От неожиданности этого вопроса у меня резко пересохло во рту и сердце заколотилось так, что мне казалось, будто я слышу его даже на фоне громкой музыки.
– Но ты же не хочешь уезжать отсюда?.. – неуверенно спросил я и посмотрел на Катю.
– Так ты же тоже не хочешь! – ответила она настолько уверенно, что я наконец увидел в её ответе всю правду, которую всеми силами пытался скрыть от самого себя.
– С чего ты взяла? – спросил я, чувствуя, что эта её уверенность в собственной правоте начинает меня злить.
– Если бы хотел, не страдал бы так весь последний месяц. А сегодня на тебе вообще лица нет.
– Извини, я не знал, что за мной наблюдают, – ответил я, немного смущаясь от собственных важности и скромности, смешавшихся тогда в одном флаконе, и разукрасивших моё лицо в лиловый оттенок.
– Ты извини, Коль, но мне не по себе, когда ты в таком настроении! – неуверенно сказала Катя и теперь сама покраснела.
– Почему? – спросил я, в глубине души уже прекрасно зная ответ.
– По кочану и по капусте! – весело ответила она и потащила меня на импровизированный танцпол. Я упирался с неохотой, но не мог сопротивляться ей, да и не хотел. Мы влились в эту дружно шатающуюся под какую-то попсу толпу и тоже начали дёргаться в конвульсивных припадках. Спустя пару песен включили медленную композицию, и я неуверенным движением, которому изо всех сил старался придать хоть чуточку шарма и изящества, пригласил Катю потанцевать.
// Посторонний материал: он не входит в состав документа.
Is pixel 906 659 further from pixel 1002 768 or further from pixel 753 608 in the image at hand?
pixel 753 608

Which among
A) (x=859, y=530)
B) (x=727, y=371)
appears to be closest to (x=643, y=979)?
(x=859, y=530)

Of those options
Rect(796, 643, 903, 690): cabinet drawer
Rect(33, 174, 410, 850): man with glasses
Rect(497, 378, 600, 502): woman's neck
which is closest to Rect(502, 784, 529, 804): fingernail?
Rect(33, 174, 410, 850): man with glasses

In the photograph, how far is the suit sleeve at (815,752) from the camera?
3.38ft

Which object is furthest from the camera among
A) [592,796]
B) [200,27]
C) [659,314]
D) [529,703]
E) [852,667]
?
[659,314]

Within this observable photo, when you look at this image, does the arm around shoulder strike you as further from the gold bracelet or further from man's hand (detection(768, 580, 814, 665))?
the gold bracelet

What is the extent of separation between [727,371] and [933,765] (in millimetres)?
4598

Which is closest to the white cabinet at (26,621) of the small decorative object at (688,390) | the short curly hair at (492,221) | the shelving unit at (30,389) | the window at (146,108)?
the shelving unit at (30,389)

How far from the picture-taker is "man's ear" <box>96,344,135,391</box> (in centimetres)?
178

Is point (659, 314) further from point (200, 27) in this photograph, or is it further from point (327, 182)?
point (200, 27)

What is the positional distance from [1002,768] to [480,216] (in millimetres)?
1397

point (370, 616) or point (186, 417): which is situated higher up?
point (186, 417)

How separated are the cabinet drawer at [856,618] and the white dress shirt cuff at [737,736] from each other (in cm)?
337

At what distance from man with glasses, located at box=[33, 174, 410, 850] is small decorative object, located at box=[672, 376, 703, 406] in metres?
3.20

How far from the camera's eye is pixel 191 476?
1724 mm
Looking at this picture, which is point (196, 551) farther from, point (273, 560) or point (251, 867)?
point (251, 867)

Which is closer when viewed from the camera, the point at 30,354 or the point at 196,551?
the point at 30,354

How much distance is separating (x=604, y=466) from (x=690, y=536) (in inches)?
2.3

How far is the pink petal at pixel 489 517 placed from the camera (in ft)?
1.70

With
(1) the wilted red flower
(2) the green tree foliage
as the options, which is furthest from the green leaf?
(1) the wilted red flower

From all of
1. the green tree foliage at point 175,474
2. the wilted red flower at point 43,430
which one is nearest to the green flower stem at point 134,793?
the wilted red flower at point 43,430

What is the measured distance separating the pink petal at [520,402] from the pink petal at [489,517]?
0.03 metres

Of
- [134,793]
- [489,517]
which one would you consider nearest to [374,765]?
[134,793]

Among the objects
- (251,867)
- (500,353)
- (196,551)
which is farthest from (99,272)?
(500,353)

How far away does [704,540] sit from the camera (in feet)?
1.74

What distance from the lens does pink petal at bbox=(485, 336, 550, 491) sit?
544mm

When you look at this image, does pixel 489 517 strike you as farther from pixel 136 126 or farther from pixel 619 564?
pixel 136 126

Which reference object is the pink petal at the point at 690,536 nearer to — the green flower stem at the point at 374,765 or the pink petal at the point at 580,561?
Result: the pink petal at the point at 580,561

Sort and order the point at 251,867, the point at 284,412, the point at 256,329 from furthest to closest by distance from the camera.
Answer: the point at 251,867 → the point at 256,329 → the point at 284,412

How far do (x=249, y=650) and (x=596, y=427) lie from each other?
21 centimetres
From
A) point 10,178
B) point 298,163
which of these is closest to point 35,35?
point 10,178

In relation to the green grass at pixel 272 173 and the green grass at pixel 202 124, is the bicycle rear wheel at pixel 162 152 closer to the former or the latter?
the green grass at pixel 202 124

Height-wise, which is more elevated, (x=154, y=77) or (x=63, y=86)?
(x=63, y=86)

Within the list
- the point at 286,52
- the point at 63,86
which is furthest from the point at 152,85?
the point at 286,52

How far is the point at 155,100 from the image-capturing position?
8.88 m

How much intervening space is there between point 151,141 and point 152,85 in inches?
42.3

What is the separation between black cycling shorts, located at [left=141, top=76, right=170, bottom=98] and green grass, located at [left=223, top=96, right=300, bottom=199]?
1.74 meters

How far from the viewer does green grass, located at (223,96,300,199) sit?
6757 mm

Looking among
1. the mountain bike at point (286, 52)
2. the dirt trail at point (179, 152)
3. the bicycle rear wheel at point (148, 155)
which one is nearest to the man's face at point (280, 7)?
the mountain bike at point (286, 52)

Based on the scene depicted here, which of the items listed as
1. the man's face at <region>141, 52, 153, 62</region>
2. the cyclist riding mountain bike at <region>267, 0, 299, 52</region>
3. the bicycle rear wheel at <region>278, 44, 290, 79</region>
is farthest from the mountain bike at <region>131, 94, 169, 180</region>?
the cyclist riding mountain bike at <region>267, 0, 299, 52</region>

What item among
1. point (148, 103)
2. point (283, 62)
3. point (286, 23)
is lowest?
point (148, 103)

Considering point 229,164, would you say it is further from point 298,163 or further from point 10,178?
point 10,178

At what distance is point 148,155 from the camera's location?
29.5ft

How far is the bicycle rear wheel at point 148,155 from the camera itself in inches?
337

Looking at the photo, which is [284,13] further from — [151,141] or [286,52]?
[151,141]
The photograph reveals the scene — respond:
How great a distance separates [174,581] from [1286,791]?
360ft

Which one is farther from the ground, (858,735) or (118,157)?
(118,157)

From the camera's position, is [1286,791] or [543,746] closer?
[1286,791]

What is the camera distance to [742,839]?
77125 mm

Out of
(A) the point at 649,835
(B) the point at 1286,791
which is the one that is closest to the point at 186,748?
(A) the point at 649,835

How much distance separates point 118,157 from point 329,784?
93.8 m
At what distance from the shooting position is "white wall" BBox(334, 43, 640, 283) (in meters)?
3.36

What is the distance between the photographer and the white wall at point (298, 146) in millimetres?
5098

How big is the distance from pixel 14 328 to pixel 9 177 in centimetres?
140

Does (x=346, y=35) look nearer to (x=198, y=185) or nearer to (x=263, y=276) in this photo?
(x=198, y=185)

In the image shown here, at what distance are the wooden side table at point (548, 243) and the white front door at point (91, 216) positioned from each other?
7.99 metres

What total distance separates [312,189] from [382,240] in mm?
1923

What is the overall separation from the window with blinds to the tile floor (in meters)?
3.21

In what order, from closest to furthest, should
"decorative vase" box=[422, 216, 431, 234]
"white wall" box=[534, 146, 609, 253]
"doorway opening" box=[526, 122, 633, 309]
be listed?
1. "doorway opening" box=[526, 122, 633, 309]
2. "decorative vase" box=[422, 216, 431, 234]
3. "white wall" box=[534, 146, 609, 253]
Сначала я взял её за талию и пытался держать положенную дистанцию, но спустя несколько секунд она сломала её, прижавшись ко мне всем телом и положив свою голову мне на плечи. Сначала я немного опешил и остановился, но потом мои ноги автоматически продолжили методичное медленное движение по кругу. В ответ я тоже обнял её, и это безмолвное признание в любви было, безусловно, лучшим и самым интимным моментом в моей жизни.
– Так ты хочешь, чтобы я поехала с тобой? – сказала мне на ухо Катя, не отрывая голову от моего плеча.
Я не знал, что ответить, потому что все чувства, в этот момент бушующие во мне адским вихрем подавленных эмоций, говорили мне о том, что я должен сказать «Да», но мои мысли почему-то твердили мне о том, что я должен пройти через всё это один. Я не мог ответить, потому что боялся потерять её прямо сейчас, поэтому наклонился к ней и сказал:
– Давай уйдём отсюда?
Она в ответ молча отстранилась от меня и пошла к выходу, а я поплёлся следом за ней, держа её за руку. Я не знал, как объяснить ей, что очень хочу сейчас её внимания, но не хочу, чтобы что-то связывало меня с прошлым в моей новой жизни. Я понимал, что эта связь, как упавший на дно якорь, будет тянуть меня назад, и эту тяжесть я выдержать не смогу. И ещё я понимал тогда, что поступаю как последний эгоист.
– А пойдём встречать рассвет на обрыв? – повернувшись, сказала Катя, будто угадав мои мысли о том, что я не хочу продолжать этот разговор. В тот момент я любил её ещё больше.
– Конечно! – ответил я и улыбнулся настолько искренне, насколько мог. – Сам хотел предложить то же.
Мы ушли, никому не сказав ни слова. Я не хотел, чтобы этот момент кто-то делил со мной, кроме неё. Встретить рассвет в одиночестве было бы тогда даже для меня, уже познавшего тяжесть отшельничества, слишком радикальным поступком, но я не хотел тащить с собой на своё любимое место целую толпу, которая в приступе пьяного веселья испортила бы всё таинство встречи не просто рассвета, но взрослой жизни.
– Я часто думала о том, что значит взрослеть, – сказала Катя после нескольких минут тишины, в которой мы ловили очертания просыпающегося дня. – Раньше мне казалось, что это просто становиться старше, покрываться морщинами, обзаводиться детьми… Теперь я поняла, что это на самом деле значит.
– И что же? – спросил я.
– Взрослеть – это значит терять, – ответила она, всё так же смотря на постепенно светлеющий горизонт. – Мы теряем друзей, родителей, девственность, свободу, возможность удивляться, мечты и иллюзии… И всё это в обмен на то, чтобы называться взрослыми.